Day 2 at Paris Fashion Week Menswear


Yesterday was the second day of Paris Fashion Week for Menswear and by God what a day it was. I've loved everything Kim Jones has done for Louis Vuitton and is he now in his seventh collection for the French luxury house? Big question for you all, Kim Jones or Marc Jacobs for Louis Vuitton menswear? Leave a comment below stating which designer and why you chose him, I'd love to know. Phillip Lim got my heart racing with those Jupiter prints and clasp-closing belts. But for now let's start with Gosha Rubchinskiy who if you don't know, is a relatively young designer from Russia who now shows during Paris Fashion Week (Thanks to Rei Kawakubo). He's now getting a little political and I don't know about you but I love fashion that makes a statement with a concern for our world. So shall we begin?

Gosha Rubchinskiy
Born is Moscow, Russia. Gosha Rubchinskiy has quickly propelled from working as a stylist to establishing his eponymous label back in 2008. Based on youth, street sub-culture and the Russian skateboarding scene when he caught the attention of Comme Des Garçons' Rei Kawakubo who when seen Gosha was struggling to put on his shows, helped him out by producing his garments. Whether the Japanese brand still does I don't know. Anyway Gosha Rubchinskiy's latest collection was inspired by both 1980's Italians with his much loved Russian football hooligan scene. I loved the take on the classic Tommy Hilfiger logo with Gosha's name replacing Hilfiger's name and the hybrid of the Russia and China flag to symbolise the tension between great powers.
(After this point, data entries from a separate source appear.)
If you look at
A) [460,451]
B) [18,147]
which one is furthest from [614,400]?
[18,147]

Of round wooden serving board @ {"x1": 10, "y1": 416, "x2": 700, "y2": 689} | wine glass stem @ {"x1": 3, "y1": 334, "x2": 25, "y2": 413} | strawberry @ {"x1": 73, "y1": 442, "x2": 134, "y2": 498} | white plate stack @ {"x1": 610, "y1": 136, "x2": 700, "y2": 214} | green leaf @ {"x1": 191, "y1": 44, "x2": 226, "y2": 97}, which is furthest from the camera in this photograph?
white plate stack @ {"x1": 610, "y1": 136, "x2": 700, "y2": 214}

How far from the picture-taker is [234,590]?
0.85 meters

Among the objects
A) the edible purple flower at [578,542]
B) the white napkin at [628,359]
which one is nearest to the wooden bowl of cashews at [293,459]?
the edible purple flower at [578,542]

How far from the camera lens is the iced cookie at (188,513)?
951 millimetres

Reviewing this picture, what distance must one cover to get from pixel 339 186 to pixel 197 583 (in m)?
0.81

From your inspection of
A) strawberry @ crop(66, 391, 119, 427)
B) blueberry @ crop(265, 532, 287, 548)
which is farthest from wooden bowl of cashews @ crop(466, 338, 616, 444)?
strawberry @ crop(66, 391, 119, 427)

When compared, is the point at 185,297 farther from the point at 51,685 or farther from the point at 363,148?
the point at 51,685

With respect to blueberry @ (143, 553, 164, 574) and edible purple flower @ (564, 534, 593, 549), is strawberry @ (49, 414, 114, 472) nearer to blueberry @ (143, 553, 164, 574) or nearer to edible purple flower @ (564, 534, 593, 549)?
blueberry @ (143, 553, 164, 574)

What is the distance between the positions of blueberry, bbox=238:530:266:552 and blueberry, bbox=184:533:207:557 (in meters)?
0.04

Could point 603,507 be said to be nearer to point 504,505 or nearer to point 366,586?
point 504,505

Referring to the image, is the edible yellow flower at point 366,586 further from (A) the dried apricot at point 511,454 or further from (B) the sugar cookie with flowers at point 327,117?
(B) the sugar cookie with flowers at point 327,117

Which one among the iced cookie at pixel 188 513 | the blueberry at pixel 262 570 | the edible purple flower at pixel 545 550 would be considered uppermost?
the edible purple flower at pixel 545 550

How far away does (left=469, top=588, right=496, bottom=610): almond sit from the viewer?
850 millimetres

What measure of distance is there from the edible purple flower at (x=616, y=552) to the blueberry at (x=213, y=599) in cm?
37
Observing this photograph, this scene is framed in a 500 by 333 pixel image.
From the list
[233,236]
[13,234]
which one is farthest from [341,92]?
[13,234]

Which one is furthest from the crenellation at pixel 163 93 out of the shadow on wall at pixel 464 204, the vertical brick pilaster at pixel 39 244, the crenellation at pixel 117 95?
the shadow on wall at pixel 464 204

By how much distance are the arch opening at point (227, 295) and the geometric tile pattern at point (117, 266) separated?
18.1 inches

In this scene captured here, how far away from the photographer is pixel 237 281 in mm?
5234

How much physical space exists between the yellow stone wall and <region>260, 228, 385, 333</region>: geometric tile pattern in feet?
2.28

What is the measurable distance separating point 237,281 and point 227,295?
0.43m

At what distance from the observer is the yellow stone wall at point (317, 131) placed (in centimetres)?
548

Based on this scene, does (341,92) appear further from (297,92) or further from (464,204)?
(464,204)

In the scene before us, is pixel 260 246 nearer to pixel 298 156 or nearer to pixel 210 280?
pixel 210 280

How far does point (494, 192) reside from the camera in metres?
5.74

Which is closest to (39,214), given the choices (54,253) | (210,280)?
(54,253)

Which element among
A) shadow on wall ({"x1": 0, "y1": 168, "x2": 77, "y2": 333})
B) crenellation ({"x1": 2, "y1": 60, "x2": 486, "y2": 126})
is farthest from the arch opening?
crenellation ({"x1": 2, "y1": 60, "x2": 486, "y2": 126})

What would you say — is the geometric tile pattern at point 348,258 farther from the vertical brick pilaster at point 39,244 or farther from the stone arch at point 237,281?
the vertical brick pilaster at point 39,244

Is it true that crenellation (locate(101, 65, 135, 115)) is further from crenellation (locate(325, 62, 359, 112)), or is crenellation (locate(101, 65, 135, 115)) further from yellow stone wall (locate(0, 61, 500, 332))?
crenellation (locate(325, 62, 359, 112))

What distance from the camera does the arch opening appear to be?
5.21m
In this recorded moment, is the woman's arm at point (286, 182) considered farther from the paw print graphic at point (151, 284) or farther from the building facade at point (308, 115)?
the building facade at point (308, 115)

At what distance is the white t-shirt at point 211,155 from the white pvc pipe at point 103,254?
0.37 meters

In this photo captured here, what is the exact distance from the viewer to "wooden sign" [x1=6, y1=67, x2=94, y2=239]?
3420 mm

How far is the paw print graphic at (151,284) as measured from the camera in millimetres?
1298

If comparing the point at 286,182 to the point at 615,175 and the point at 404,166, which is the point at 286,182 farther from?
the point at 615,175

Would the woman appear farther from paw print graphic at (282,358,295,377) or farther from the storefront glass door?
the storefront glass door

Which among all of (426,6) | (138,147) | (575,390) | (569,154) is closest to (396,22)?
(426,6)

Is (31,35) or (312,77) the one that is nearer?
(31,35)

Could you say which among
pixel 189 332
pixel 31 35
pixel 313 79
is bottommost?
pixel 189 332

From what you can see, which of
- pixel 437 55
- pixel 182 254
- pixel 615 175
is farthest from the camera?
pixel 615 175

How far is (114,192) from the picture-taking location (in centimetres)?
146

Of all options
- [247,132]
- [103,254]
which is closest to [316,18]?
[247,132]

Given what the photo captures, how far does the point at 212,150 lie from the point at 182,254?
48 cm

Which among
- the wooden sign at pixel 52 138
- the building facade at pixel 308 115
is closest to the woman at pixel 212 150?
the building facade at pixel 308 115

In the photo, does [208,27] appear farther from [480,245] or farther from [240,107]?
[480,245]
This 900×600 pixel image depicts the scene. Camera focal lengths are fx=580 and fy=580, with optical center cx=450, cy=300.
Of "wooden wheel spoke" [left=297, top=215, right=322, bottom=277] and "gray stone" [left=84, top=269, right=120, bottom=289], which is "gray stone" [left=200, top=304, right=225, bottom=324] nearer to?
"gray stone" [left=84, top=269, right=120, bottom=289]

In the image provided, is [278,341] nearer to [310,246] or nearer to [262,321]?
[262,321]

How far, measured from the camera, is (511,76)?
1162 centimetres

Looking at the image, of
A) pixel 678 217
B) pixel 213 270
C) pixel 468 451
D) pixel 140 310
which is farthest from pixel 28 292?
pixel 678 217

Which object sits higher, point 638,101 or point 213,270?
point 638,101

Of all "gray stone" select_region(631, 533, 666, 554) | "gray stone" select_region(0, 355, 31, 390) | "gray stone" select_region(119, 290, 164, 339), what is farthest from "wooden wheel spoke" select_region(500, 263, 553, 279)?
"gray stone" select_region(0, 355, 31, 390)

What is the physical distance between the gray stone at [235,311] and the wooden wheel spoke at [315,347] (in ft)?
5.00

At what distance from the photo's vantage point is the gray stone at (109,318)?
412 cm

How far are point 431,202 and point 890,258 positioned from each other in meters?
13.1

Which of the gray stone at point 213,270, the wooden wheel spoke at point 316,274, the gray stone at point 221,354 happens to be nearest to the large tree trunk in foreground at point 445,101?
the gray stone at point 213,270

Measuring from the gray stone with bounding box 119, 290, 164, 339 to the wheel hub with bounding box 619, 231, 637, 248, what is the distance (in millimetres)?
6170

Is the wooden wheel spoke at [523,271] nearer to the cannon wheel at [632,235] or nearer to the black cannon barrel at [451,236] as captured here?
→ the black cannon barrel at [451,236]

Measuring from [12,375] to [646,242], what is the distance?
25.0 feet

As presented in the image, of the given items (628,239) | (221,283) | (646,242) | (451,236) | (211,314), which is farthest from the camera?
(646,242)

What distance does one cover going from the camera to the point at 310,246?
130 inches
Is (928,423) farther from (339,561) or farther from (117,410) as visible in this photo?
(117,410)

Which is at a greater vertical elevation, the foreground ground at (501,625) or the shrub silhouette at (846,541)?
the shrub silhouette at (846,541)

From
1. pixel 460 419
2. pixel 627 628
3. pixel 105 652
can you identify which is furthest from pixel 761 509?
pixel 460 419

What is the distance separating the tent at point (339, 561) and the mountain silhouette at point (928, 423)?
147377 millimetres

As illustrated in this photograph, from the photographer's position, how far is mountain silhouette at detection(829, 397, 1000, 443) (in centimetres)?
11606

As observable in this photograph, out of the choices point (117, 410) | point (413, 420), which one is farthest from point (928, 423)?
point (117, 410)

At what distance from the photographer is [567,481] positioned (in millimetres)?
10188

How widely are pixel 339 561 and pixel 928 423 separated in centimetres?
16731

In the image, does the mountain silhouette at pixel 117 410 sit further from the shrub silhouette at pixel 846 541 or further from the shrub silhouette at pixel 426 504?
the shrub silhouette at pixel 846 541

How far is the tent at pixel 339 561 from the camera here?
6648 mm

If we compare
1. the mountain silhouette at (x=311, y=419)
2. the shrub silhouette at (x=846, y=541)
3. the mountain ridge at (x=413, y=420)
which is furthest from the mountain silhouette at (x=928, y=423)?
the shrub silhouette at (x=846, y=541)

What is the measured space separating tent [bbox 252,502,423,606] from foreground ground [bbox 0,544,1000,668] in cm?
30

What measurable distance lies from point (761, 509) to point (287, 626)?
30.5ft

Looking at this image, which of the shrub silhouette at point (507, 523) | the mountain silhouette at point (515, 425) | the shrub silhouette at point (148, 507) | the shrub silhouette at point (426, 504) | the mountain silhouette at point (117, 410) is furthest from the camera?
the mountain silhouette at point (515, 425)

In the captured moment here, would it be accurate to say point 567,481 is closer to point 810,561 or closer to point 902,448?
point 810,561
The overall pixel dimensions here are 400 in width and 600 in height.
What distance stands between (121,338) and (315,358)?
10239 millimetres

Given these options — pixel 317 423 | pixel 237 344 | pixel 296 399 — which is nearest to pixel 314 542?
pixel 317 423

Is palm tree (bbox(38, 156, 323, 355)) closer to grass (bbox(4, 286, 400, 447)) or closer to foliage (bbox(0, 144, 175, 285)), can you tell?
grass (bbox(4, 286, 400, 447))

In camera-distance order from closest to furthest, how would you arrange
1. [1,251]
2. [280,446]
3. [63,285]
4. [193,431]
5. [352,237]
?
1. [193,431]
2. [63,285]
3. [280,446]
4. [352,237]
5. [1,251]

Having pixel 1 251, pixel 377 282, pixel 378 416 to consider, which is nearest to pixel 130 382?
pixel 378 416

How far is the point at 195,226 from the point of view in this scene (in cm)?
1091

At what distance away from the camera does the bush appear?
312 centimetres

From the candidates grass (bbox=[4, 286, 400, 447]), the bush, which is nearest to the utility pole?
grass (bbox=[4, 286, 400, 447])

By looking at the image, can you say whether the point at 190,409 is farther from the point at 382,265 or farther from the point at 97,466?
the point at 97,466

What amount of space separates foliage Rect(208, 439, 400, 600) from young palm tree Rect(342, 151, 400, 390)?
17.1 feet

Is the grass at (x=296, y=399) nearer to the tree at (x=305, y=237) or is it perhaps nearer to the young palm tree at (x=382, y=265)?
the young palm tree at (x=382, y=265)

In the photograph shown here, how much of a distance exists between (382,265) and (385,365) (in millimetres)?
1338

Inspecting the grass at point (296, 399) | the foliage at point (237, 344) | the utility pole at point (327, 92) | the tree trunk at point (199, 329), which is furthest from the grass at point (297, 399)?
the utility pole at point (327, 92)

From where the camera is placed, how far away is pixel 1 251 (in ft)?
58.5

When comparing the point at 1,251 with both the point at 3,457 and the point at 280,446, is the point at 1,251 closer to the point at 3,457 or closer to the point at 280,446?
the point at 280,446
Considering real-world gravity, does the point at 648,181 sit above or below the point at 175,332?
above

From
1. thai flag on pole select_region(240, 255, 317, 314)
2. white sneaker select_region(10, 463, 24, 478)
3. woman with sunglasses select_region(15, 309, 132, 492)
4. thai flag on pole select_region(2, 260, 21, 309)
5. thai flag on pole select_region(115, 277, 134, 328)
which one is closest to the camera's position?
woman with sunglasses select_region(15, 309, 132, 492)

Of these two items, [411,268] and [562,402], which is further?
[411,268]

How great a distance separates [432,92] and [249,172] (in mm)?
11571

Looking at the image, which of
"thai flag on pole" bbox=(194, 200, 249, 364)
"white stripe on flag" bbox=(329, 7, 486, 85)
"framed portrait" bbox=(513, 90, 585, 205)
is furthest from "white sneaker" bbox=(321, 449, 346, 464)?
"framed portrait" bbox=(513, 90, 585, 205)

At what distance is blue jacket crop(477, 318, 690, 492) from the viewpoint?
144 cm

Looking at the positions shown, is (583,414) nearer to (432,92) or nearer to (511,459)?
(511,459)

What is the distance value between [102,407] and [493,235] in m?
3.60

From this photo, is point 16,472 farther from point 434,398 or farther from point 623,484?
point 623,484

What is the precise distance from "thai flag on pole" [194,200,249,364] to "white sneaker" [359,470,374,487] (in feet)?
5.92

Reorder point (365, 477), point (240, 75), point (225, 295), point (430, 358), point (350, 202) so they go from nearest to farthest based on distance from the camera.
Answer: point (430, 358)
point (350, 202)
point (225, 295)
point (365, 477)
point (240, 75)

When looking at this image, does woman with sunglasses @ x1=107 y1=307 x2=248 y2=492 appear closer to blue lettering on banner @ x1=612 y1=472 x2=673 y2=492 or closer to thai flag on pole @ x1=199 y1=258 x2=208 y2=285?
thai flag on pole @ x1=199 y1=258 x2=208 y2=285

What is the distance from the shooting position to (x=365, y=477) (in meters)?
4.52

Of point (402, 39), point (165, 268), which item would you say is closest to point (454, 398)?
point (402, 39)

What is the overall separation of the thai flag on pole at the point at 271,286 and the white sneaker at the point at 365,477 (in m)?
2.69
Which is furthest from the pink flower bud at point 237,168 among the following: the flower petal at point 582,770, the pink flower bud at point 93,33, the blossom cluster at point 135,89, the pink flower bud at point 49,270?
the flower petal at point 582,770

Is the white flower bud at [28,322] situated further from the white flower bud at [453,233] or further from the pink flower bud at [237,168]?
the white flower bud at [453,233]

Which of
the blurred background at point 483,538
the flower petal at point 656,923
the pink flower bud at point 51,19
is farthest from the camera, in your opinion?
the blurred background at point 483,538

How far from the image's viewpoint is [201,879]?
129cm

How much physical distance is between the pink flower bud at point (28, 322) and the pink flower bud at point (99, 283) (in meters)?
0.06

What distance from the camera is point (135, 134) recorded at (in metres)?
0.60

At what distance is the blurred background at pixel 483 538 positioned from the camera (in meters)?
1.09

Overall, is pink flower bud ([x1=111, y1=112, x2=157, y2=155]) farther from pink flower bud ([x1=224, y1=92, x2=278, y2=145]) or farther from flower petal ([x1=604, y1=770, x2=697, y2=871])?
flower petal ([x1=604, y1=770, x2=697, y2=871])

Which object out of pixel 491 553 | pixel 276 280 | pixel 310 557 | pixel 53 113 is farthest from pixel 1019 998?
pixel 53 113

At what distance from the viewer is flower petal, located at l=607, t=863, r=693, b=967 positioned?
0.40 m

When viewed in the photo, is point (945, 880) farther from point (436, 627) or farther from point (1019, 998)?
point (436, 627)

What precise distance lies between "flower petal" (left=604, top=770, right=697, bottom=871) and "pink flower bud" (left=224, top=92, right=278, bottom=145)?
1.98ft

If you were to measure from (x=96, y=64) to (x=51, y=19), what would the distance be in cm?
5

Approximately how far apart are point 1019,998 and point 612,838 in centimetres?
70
As like in previous collections, he uses street-cast models for his shows, but you'll be happy to know some as young as thirteen walked yesterday. Wow. Jeans were washed out to within an inch of their life, with shoelaces replacing belts. What I do love about Gosha Rubchinskiy is although he makes great sportswear fashion, his prices of his clothes are extremely reasonable. Almost like Saint Laurent, you would expect to pay in excess of £3000 for a leather biker jacket, but £300 or below for their jeans. The styling was great, and whether or not he styles his own shows I'm not too sure but those jeans and sweatpants tucked into socks looked great. "CNOPT" was repetitively printed across garments, which if I remember correctly means "Sport" in Russian, but don't hold that against me if I'm wrong haha! The fur and shearling was some of my favourites as well. Below are my favourite looks.



Gosha Rubchinskiy

3.1 Phillip Lim
I loved Phillip Lim's latest menswear collection for Fall 2015. It had a whole sort of survival experience to it, from climbing ropes and clasp closing belts to trekking backpacks, blankets and hiking boots. My absolute favourite pieces in the collection, were actually these two what looked like neoprene, vest and t-shirt that had the words "Climb Jupiter" written on them. Suspended rocks hung in the air, which is something I most certainly wouldn't want to be sat under necessarily but would love to see them in person. I suppose you could call this installation art couldn't you? I also thought those oversized jumpers were great, but when you take the Autumn and Winter weather into consideration everybody loves big chunky knitwear so...Oh and the climbing net being incorporated into garments I thought was an innovate design concept, moreover I thought all the clothes in this collection were conceptual. Do we think this collection was based around the idea of wanting to climb something? Anyway here are what looks I thought were best.




3.1 Phillip Lim

Louis Vuitton
If you want my answer to the question I asked in the introduction to this post, it would be Kim Jones because I feel he captures the luxury travel element to Louis Vuitton more so than Marc did with the menswear side to the fashion house. This season saw Kim inspired by his favourite designer Christopher Nemeth, who had four original prints shown in today's mens show. They were used over and over, laser cut into shearling coats, bonded cashmere sweatshirts, wool/cashmere denim overlaid with paper patterns all to boast about the extraordinary craftsmanship at Louis Vuitton. Although the collection was heavily inspired by archived prieces and designs, yesterday's show was very modern and fresh, something Kim Jones is a master of and being a creative director of such a big name, like Louis Vuitton is of course you have to be I suppose. I also loved the excess of luggage everybody was carrying, sometimes three bags were being carried by a single person, I also loved the crossbody messenger bags that were crossed over one another. I adore an updated version of the Louis Vuitton monogram every time I see one as well.



Louis Vuitton

Well that's it for day 2 at Paris Fashion Week Menswear. I know I said it would be up earlier but things got in the way of my schedule. So yeah sorry for that. Anyway what did you think of Day 2? Join me back tomorrow for shows including Comme Des Garçons, Givenchy, Junya Watanabe and a show that's everyone was looking forward to, John Galliano's first ever menswear collection for Maison Margiela. I know you shouldn't make promises if you can't keep them but I will try to upload tomorrow's blog post, even if I have to write it in advance haha!